Iranian teachers have called for further protests just hours after the Supreme Leader failed to address nationwide school poisonings.
Khamenei had been speaking at an event for the Islamic Republic’s National Teachers’ Day with a cherry picked group of teachers. During the meeting, Khamenei discussed the country’s education system but fell short of even mentioning the months of gas attacks against the schools across Iran which have left thousands of schoolgirls sick and hospitalized.
Instead of addressing one of the biggest human rights violations of recent months, affecting over 130 schools, Khamenei talked about pushing the regime’s extremist brand of Islam in the country’s education system.
He voiced the necessity of keeping schools under state control, encouraging students to attend religious ceremonies at mosques and praised the old generation of Iranian teachers who made students go to war with Iraq from 1980 to 1988. According to Khamenei's statistics, this led to “the martyrdom of 36,000 students”.
The Coordination Council of Iranian Teachers' Trade Associations reacted quickly and issued an outraged statement on Tuesday, calling on teachers and educators to protest outside Education Ministry branches across the country and outside the parliament in Tehran on Tuesday..
◇ ◇ ◇
WORK TASK 1 ->
In the report on the school poisonings, set down the part that opens with the words containing "Khamenei had been" and closes with "country’s education system.".
WORK TASK 2 ->
Answer these questions from the report on the school poisonings:
(a) How many schools does the report say the gas attacks affected?
(b) During which years did the war with Iraq take place?
(c) Which organization issued the statement calling teachers to protest?
WORK TASK 3 ->
Can you extend the report on the school poisonings, starting right after its last sentence?

DATA SUPPLIED ->
◇ ◇ ◇
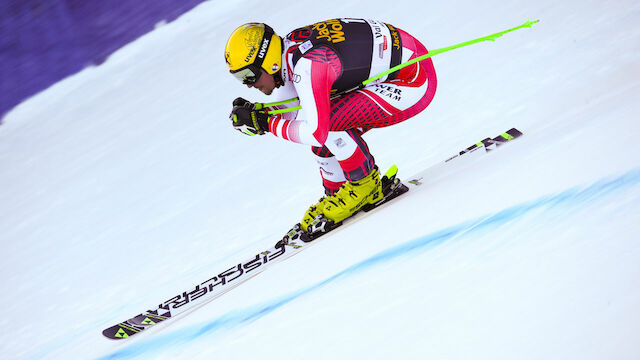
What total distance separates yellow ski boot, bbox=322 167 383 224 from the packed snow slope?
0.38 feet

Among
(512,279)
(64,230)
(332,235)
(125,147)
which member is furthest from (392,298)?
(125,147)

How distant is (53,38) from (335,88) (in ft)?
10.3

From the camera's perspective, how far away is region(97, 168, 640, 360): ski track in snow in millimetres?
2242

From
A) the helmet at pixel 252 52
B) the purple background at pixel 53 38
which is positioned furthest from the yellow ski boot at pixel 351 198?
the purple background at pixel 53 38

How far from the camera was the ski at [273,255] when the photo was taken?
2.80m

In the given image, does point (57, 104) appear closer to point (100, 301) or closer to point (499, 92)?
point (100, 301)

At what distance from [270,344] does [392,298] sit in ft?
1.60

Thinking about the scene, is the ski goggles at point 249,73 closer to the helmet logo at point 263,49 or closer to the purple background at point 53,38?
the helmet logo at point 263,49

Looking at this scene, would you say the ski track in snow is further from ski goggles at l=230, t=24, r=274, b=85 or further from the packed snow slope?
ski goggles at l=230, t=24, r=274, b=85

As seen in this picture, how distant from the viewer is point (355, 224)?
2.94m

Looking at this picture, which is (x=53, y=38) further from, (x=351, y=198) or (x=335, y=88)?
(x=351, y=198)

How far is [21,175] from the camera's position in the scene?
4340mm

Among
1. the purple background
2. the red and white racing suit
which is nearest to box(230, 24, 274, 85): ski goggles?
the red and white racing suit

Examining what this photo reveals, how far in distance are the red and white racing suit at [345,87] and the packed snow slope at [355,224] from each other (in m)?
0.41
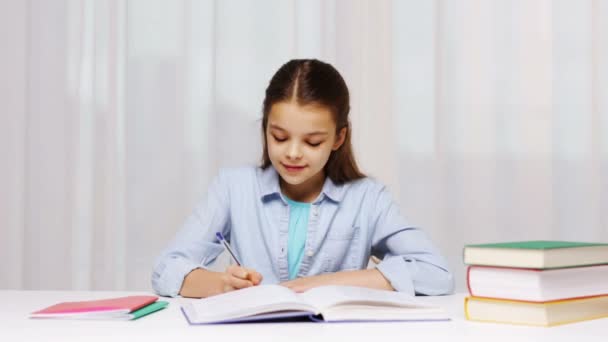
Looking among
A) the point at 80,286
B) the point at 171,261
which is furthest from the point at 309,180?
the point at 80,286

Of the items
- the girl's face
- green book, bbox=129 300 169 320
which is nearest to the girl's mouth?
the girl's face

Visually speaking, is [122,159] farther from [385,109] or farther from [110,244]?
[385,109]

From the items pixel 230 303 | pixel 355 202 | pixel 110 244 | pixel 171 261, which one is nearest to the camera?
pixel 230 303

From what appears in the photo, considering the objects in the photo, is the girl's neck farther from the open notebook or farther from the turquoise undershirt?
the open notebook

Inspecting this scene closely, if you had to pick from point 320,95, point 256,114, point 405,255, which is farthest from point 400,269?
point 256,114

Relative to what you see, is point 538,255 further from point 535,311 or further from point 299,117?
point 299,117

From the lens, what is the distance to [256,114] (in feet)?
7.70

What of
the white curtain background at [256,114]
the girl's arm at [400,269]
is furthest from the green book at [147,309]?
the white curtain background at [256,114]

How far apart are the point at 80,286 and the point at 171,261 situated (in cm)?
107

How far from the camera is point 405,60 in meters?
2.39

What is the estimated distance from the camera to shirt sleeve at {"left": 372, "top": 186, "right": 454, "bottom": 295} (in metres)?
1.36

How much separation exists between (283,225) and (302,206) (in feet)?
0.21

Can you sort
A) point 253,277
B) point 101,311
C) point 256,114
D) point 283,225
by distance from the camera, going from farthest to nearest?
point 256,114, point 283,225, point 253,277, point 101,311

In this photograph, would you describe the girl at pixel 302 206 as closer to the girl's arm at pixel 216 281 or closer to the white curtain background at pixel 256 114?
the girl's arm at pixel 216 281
◇ ◇ ◇
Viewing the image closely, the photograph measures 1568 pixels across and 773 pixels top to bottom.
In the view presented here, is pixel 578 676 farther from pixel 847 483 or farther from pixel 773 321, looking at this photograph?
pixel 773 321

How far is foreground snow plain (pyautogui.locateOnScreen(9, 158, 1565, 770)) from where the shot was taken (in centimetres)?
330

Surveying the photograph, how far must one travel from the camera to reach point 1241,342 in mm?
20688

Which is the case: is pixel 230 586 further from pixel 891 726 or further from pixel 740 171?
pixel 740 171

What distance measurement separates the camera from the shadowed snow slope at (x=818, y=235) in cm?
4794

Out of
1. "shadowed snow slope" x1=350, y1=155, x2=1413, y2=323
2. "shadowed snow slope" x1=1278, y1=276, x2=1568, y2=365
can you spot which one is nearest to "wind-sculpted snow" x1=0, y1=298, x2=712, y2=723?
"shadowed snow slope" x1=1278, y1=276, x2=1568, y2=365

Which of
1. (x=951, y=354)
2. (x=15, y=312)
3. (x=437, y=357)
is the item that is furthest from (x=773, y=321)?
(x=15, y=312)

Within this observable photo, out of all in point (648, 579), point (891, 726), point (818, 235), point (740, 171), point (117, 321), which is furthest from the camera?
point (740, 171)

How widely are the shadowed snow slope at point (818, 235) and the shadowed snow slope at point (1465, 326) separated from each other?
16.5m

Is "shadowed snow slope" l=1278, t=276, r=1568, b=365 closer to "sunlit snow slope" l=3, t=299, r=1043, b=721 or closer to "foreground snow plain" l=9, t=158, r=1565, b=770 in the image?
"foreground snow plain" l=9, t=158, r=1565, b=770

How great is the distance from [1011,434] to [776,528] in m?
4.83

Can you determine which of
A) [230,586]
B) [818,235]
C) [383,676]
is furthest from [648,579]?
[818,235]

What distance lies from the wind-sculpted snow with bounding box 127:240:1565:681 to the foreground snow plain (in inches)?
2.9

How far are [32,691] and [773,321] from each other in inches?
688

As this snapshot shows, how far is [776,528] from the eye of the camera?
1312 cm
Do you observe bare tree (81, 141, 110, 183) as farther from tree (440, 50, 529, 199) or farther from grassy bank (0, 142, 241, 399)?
◇ ◇ ◇
RESPONSE AREA 1 ->
Khamenei had been speaking at an event for the Islamic Republic’s National Teachers’ Day with a cherry picked group of teachers. During the meeting, Khamenei discussed the country’s education system but fell short of even mentioning the months of gas attacks against the schools across Iran which have left thousands of schoolgirls sick and hospitalized.
Instead of addressing one of the biggest human rights violations of recent months, affecting over 130 schools, Khamenei talked about pushing the regime’s extremist brand of Islam in the country’s education system.

RESPONSE AREA 2 ->
(a) Over 130 schools.
(b) From 1980 to 1988.
(c) The Coordination Council of Iranian Teachers' Trade Associations.

RESPONSE AREA 3 ->
The rallies were scheduled for May 9 as a tribute to Jabbar Baghcheban, also known as Mirza Jabbar Asgarzadeh, an Iranian inventor and educator born on May 9, 1886, who established the first Iranian kindergarten and the first deaf school.
The council stressed the necessity of ending the "dominance of the ruling totalitarian ideology" in Iranian schools, claiming the current incompetent managers of the educational system should be replaced by those educated under more modern, secular pedagogy.
In addition to their usual demands such as better salaries and working conditions, the teachers’ council reiterated that Iran’s education system will not improve without a fundamental change.
"Without a deep and critical review of the intellectual and political foundations of the ruling ideology; without critical restructuring in school governance and management practices; without accepting the individual, cultural and social differences of students; … and without fundamental changes in the existing and failed mechanisms of school administration, the education system in the country will not bear fruits,” read their statement.
They also voiced support for the recent wave of protests by teachers and families of students who have been victims of mysterious chemical attacks on schools, which have been going on for at least six months.
While Khamenei was delivering his speech, more videos surfaced on social media of at least six schools that were attacked by an unknown chemical that has affected scores of mostly girls’ schools, since November.
In the videos, parents are seen anxiously comforting their children suffering from symptoms such as nausea and dizziness, while other videos showed ambulances taking students to hospital. Similar attacks were also reported both a day before Khamenei’s speech and a day after it on Monday and Wednesday.
The attacks have been condemned on the global stage by the likes of the UN and US, with calls for the regime to find the culprits, though it is unlikely attacks of such a scale could be perpetrated without the tacit approval of Tehran.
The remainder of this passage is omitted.